- World Football Summit Asia event in Jeddah, Saudi Arabia marked the first since FIFPRO and WFS signed content partnership agreement last month
- FIFPRO Deputy General Secretary Simon Colosimo, a former Australia international, shared a player perspective on the emerging markets within the region
- Player workload also in focus via panel discussions, while FIFPRO Division Asia/Oceania host workshop to share preliminary findings of their upcoming AFC Champions League report
Representatives from FIFPRO and member unions were present at the latest World Football Summit (WFS) on 12-13 December to provide a player-centric voice on a host of industry issues.
WFS is a platform that connects over 100,000 decision-makers in the football world to generate new business opportunities and shape the future of the game.
The latest event in Jeddah, Saudi Arabia marked the first since WFS and FIFPRO Player IQ signed a content partnership agreement under which the world player union’s cutting-edge research and insight will feature at WFS events in Europe, Asia and Americas for the next three years.
FIFPRO Deputy General Secretary Simon Colosimo was one of the keynote speakers on a panel looking at the recent growth in transfer activity to the Asian region.
Colosimo, a former Australia international who played club football in various AFC nations such as Australia, Malaysia and India, discussed the need for rapidly emerging markets to be sustainable for players.
“One of the key aspects to having a sustainable league that can challenge is to ensure that domestic players across the region benefit from the same conditions and expertise as the foreign players that are coming to the region,” said Colosimo. “By doing that, you are creating stable jobs and ensuring that player protections are in place.”
Colosimo also highlighted that emerging leagues, including those in Saudi Arabia and Qatar, have an opportunity to develop a playing calendar that prioritises the health of footballers.
He said: “We’re seeing leading footballers in Europe playing upwards of 70, 75 games a year, which is just unsustainable. In Asia, many leagues are growing. The challenge is then: how does the AFC’s continental competitions add to the domestic leagues to ensure that we have the best players and the best clubs from across the region playing in conditions that respect the players?”

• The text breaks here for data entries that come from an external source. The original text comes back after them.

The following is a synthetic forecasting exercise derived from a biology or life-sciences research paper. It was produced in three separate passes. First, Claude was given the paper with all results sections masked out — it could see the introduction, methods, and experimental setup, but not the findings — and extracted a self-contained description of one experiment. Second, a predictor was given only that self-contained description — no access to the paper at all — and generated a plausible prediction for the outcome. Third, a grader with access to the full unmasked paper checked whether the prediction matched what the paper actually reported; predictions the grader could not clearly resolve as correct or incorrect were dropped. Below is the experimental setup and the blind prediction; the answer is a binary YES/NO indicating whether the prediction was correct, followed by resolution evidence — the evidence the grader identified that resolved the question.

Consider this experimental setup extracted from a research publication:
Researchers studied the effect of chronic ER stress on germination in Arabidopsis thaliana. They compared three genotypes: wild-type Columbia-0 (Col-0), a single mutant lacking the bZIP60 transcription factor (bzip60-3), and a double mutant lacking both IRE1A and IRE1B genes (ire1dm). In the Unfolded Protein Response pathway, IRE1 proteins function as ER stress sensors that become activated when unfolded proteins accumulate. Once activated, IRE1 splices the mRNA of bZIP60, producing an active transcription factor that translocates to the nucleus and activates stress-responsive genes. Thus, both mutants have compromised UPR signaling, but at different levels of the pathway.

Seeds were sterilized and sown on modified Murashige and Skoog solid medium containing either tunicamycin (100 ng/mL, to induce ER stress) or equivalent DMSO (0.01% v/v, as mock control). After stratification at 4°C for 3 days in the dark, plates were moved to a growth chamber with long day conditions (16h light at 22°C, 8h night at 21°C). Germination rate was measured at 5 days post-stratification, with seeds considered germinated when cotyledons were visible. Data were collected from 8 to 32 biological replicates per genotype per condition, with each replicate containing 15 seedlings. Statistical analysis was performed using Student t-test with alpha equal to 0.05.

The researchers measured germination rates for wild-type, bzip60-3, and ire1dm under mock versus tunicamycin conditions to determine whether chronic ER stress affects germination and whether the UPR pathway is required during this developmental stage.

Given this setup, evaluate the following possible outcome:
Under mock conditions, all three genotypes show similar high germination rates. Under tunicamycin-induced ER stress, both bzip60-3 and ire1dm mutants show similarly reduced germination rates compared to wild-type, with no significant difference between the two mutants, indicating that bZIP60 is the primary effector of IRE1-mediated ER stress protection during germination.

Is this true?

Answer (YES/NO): NO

FIFPRO Asia/Oceania will early next year release a report on the AFC Asian Champions League which provides a comprehensive analysis of the proposed reforms to the premier continental club competition in Asia, and their expected impact on players.

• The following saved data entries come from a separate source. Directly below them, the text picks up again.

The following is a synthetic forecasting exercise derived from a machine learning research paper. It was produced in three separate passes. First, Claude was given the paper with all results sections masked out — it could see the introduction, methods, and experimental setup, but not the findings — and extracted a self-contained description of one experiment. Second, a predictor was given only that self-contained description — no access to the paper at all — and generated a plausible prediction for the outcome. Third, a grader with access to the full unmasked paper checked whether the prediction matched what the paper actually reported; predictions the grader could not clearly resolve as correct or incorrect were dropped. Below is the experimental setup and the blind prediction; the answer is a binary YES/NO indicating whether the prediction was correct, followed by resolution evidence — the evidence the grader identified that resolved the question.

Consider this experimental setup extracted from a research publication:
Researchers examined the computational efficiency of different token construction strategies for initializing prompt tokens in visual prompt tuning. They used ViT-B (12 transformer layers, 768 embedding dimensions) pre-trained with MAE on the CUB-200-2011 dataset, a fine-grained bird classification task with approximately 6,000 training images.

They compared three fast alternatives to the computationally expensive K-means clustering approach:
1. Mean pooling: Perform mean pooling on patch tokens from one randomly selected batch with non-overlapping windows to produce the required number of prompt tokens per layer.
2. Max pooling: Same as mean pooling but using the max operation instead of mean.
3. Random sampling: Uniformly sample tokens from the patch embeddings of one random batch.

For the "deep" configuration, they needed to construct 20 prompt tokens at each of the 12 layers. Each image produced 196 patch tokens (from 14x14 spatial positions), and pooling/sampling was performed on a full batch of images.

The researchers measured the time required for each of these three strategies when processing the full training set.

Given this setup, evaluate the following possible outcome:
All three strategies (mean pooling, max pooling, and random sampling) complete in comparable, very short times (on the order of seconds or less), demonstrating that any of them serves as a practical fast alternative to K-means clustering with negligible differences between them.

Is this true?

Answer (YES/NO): NO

Professional Footballers Australia Co-Chief Executive Beau Busch and Head of Research and Policy Brett Taylor hosted a workshop in Jeddah to share the preliminary findings of the research. Supporting them was FIFPRO Asia/Oceania Chairman Takuya Yamazaki, who was present throughout the event engaging with stakeholders on behalf of the division.
A safe match calendar that protects players’ health
Player workload was very much in focus at WFS with Busch later speaking on a panel which shined a spotlight on the excessive physical demands placed on elite players. A former professional who played in Australia and Scotland, Busch stressed the need for more collaboration and coherence to ensure the health of elite players is protected.

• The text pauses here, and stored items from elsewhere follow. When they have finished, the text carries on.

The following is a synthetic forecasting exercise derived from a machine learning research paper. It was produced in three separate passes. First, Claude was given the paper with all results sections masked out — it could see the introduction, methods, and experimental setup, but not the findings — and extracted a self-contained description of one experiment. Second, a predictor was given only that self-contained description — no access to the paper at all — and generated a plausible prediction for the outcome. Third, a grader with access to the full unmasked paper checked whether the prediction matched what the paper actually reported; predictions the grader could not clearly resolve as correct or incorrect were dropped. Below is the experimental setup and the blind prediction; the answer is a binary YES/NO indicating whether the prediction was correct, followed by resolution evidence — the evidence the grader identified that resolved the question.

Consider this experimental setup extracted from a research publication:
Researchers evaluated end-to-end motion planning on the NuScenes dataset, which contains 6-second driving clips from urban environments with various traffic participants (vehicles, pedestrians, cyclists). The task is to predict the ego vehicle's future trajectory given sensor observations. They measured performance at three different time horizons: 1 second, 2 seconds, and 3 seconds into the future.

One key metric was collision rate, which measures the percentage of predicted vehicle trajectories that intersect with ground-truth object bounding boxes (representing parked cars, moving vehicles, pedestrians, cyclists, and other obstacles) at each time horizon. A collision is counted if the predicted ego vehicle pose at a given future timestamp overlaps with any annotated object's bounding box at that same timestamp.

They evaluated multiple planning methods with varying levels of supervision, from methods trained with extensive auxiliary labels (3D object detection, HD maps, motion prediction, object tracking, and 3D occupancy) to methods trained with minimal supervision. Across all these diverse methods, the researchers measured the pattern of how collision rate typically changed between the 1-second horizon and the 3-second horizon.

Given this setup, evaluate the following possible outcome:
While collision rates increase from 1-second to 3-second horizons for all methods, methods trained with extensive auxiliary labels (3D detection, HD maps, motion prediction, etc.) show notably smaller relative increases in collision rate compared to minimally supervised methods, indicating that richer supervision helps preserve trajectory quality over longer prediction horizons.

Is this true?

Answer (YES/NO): NO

Busch said: “What we’ve seen over the past three to five years is a significant increase in the workload associated with players, particularly at the highest levels of the sport, and they are the ones that generate the significant commercial revenue to allow football to be what it can be.
“It highlights a significant governance challenge in the sport and if we continue to maintain the status quo in relation to the way the game is governed, we’re going to continue to be challenged by this issue.”
Busch was joined by Michael Leahy, a former defender who played professionally for over a decade in the League of Ireland before embarking on his current role at FIFPRO managing strategy and intelligence for men’s football and Player IQ.
Leahy highlighted four key elements that FIFPRO wants to see improve in order to help protect the health of elite players against overload:
- Guaranteed season breaks (four weeks off post-season)
- Reduced international travel
- Reduced total match load
- Limitation on consecutive back-to-back matches
“What we refer to as ‘back-to-back matches’ is when players play a game within five days of the previous match,” said Leahy. “Medical science indicates that a player is not fully recovered from the previous game until five days afterwards; playing before that point, particularly on a continuous and consecutive basis, puts players at a much more susceptible risk to injury.”